David Murrell, economics professor at the University of New Brunswick, said last week in the Telegraph-Journal that tax incentives should be used to attract new companies and investments.
I am not opposed to this but I have a few what I think are critical considerations:
*Across the board mini corporate tax cuts don’t work. Just look at New Brunswick. The province cut small business income taxes to the lowest rate in Canada but forgot to mention that small businesses don’t really pay much income tax anyway. So the impact on the provincial finances was to drop a few million from revenue and there was, as far as I can see, no visible positive impact on the small business sector. Job creation post the tax cuts has been worse and the number of new small businesses created is lower than in other Atlantic Canadian provinces. It was a fantasy to think that cutting taxes by the amout of a cup of coffee per day per small business would result in billions in new investment.

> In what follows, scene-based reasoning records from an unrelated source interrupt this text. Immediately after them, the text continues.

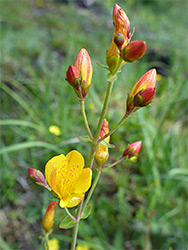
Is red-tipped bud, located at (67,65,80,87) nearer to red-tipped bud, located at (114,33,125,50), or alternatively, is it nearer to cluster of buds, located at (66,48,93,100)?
cluster of buds, located at (66,48,93,100)

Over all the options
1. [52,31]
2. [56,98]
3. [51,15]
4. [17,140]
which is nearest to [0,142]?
[17,140]

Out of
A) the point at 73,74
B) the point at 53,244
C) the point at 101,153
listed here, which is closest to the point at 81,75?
the point at 73,74

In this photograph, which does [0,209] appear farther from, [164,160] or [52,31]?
[52,31]

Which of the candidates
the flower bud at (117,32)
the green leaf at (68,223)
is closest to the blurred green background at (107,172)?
→ the green leaf at (68,223)

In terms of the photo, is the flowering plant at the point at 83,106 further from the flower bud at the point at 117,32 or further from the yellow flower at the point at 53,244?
the yellow flower at the point at 53,244

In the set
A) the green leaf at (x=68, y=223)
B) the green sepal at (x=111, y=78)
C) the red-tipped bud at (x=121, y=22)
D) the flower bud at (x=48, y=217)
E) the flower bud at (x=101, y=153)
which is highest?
the red-tipped bud at (x=121, y=22)
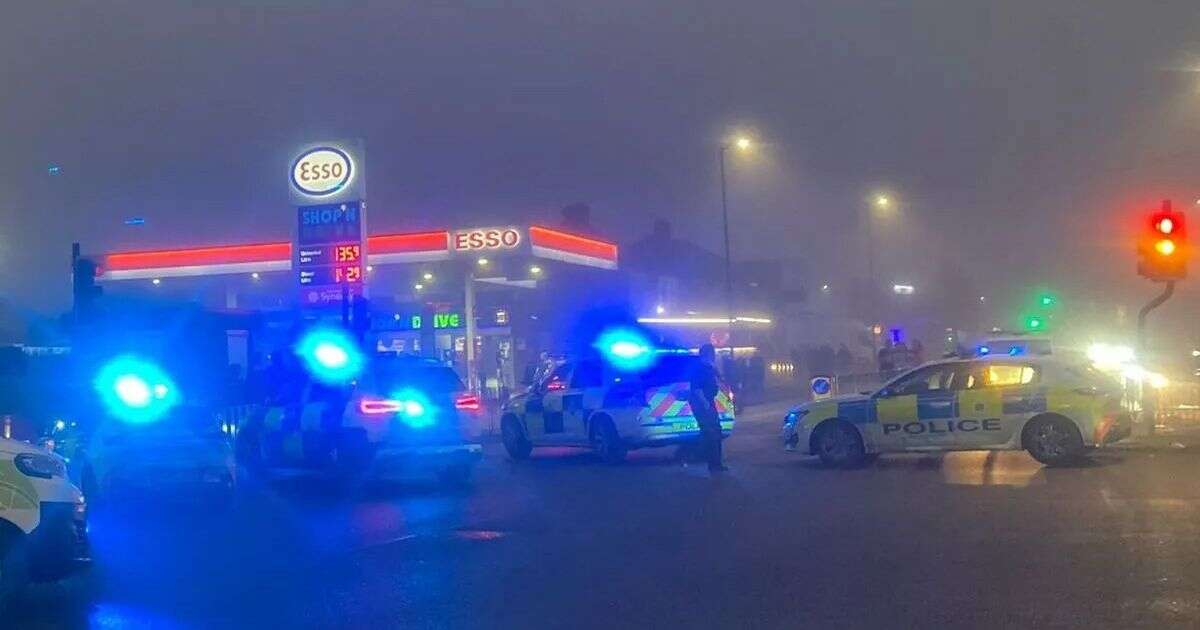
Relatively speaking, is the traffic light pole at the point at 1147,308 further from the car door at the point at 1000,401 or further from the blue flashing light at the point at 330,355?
the blue flashing light at the point at 330,355

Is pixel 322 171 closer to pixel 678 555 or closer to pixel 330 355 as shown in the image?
pixel 330 355

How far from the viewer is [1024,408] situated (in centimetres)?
1639

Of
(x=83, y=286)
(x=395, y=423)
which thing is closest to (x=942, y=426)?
(x=395, y=423)

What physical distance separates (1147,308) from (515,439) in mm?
9407

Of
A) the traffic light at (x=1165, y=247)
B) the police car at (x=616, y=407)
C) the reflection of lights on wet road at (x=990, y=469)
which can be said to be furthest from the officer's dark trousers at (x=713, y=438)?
the traffic light at (x=1165, y=247)

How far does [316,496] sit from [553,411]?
4.67 meters

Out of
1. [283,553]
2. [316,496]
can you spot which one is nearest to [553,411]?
[316,496]

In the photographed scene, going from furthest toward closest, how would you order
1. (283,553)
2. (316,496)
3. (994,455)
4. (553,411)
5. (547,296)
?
(547,296), (553,411), (994,455), (316,496), (283,553)

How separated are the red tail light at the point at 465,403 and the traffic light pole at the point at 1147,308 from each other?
30.6ft

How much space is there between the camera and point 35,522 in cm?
899

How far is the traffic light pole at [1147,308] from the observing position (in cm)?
1805

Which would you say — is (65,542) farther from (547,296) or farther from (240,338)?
(547,296)

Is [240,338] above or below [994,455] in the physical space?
above

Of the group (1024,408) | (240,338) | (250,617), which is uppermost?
(240,338)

*Similarly, across the board small tax cuts for large corporations won’t work either. It will drain the provincial finances of valuable revenue and not result in new investment. Companies that are here to exploit a local market opportunity (Wal-Mart, Home Depot, etc.) won’t increase their investment just because taxes are cut.

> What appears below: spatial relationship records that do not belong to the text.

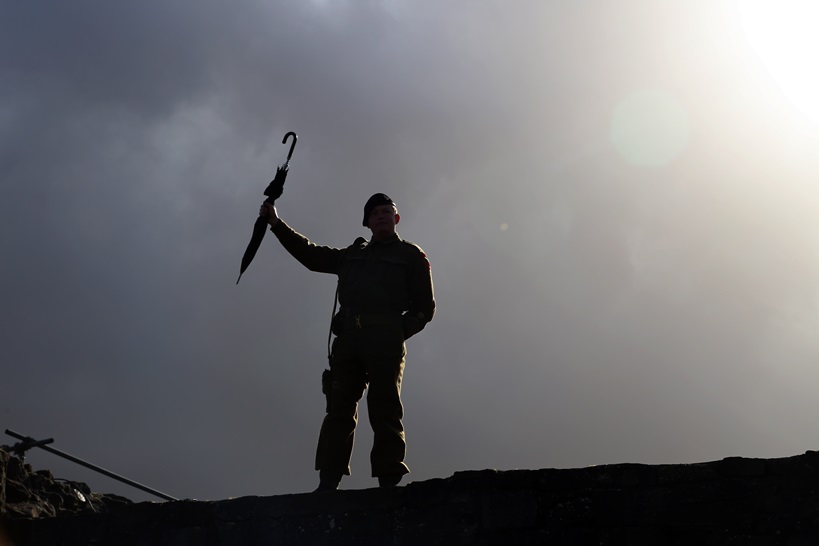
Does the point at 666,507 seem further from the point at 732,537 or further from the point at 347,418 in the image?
the point at 347,418

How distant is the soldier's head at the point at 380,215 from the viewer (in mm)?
6258

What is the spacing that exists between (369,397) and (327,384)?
1.14ft

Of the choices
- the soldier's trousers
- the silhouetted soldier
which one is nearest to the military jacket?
the silhouetted soldier

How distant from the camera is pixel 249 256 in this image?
6.49m

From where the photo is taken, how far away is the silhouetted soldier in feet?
18.7

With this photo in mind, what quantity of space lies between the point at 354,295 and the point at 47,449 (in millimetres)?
3320

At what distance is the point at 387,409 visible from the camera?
5715 mm

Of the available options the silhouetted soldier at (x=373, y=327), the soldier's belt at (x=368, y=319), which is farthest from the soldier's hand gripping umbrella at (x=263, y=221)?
the soldier's belt at (x=368, y=319)

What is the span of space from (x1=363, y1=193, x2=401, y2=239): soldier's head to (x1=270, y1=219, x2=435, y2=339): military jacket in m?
0.07

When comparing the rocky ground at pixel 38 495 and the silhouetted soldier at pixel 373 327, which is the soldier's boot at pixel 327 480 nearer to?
the silhouetted soldier at pixel 373 327

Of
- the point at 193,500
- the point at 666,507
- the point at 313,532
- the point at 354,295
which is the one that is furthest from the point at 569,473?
the point at 193,500

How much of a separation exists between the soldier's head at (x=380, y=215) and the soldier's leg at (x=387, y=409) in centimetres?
80

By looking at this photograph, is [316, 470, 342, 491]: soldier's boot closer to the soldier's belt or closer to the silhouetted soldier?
the silhouetted soldier

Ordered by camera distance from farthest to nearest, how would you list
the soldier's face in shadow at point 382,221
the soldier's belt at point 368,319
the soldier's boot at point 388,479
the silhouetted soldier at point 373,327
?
the soldier's face in shadow at point 382,221 < the soldier's belt at point 368,319 < the silhouetted soldier at point 373,327 < the soldier's boot at point 388,479
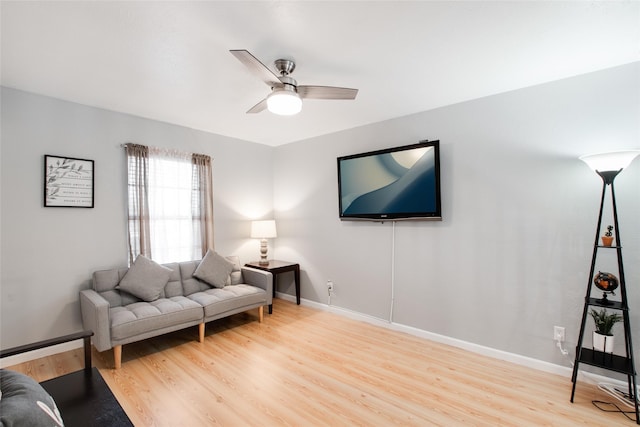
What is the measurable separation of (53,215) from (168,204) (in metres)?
1.10

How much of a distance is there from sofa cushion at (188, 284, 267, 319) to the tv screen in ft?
4.92

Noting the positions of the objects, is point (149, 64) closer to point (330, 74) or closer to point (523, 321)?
point (330, 74)

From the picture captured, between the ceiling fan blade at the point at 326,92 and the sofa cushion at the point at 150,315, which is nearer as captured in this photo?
the ceiling fan blade at the point at 326,92

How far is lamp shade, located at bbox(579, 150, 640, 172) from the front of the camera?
2015 mm

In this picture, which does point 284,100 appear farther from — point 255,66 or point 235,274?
point 235,274

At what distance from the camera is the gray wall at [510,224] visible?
7.73 ft

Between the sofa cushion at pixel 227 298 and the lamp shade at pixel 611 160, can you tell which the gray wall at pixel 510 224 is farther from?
the sofa cushion at pixel 227 298

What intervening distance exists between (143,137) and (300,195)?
2201 millimetres

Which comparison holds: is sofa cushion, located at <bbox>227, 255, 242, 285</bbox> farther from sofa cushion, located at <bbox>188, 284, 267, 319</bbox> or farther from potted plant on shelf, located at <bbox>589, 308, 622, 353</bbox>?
potted plant on shelf, located at <bbox>589, 308, 622, 353</bbox>

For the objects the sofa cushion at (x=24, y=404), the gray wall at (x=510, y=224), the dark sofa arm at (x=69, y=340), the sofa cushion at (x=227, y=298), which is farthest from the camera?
the sofa cushion at (x=227, y=298)

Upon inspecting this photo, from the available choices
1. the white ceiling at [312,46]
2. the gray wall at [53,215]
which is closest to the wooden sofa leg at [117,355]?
the gray wall at [53,215]

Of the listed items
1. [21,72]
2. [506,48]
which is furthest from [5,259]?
[506,48]

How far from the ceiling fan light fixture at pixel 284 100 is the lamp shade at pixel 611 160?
7.19 feet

What’s needed, in my opinion, is for the province to target a few key sectors where we have already a competitive advantage for location such as e-Learning, certain kinds of manufacturing, etc. and hone in on a tax reduction plan that stimulates new investment – directly – not indirectly.

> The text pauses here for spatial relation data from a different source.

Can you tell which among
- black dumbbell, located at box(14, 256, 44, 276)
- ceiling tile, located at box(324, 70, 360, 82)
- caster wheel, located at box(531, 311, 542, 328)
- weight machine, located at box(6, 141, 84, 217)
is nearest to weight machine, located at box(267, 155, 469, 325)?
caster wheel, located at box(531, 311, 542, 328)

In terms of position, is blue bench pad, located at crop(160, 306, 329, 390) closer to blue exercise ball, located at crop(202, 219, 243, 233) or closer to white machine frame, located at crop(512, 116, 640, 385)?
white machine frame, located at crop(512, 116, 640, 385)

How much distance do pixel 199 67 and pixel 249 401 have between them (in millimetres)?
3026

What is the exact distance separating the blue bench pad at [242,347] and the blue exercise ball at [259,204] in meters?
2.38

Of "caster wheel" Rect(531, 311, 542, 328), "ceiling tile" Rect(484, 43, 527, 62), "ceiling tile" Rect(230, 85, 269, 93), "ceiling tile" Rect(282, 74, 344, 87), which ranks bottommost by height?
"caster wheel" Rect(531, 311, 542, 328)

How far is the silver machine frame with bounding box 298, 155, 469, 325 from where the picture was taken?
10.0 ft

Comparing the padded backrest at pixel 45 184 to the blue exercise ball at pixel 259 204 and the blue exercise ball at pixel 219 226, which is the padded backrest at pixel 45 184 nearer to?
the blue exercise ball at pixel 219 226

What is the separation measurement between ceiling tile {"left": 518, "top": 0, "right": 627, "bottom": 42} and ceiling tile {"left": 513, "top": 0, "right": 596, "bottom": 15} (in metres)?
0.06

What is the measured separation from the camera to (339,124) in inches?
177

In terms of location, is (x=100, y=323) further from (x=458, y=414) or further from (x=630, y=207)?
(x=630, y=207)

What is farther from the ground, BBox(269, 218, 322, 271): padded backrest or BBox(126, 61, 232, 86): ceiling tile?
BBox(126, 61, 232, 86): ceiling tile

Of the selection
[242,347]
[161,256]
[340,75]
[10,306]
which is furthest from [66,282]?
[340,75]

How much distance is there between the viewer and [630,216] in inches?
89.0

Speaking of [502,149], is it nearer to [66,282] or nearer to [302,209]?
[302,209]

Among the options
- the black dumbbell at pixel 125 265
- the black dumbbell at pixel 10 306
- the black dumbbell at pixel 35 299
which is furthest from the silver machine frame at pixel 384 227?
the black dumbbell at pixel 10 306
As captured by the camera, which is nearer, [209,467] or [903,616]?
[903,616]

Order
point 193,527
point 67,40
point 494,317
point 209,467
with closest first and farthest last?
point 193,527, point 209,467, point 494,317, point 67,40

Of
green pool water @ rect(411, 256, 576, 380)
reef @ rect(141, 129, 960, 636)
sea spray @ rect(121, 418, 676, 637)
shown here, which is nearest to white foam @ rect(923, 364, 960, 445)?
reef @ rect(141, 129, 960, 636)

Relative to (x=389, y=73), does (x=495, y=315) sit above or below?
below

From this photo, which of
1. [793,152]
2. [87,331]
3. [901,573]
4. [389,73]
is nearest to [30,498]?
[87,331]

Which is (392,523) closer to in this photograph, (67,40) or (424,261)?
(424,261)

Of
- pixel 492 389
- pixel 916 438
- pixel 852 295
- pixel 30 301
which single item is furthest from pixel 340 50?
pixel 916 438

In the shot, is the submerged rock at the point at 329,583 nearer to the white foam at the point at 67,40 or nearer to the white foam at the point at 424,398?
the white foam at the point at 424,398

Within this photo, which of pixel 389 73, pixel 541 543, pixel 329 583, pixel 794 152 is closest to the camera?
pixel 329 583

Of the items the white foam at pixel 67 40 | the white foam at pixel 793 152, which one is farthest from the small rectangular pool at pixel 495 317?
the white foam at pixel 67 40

To spell this out – if you invest $100 million, we will forgive your corporate income tax for X years.
But it’s not fair, you say, to give one company a tax break and not another. This is patently false. As I continue to say, we need to attract significant new foreign investment into New Brunswick. We need to gear programs to make this happen. If Irving wants to invest billions – hallelujah – give them a tax break. But across the board tax breaks will do nothing but imperil already weak public finances.
So when I hear Jeannot Volpe is look at this:
One area he leans toward is a gradual declining break on property taxes for new businesses, in order to help the new ventures land on their feet during the critical opening years of operation.
I shudder. I shake. I sigh. Who freakin’ cares about ‘new business’? I want old, established (or newer established) firms that are well capitalized, that have established markets, that are in growth mode and that are looking around for the best place to locate a manufacturing, back office, help desk, development shop, etc. That’s what we need.
If we use the word ‘critical’ – I get really scared. We have spent billions in Atlantic Canada over the past 30 trying to stimulate small businesses and where has it got us? The weakest economy in North America. Go out and get more Norandas. More UPM-Kymmenes. More Bowaters. More Michelins. More IBM. More Xerox. More UPS.
The ‘opening years of operation’ for these firms are not ‘critical’ in the lack-of-start-up-capital-no-markets-no-real-idea-of-what-needs-to-be-done sense that Minister Volpe is talking about.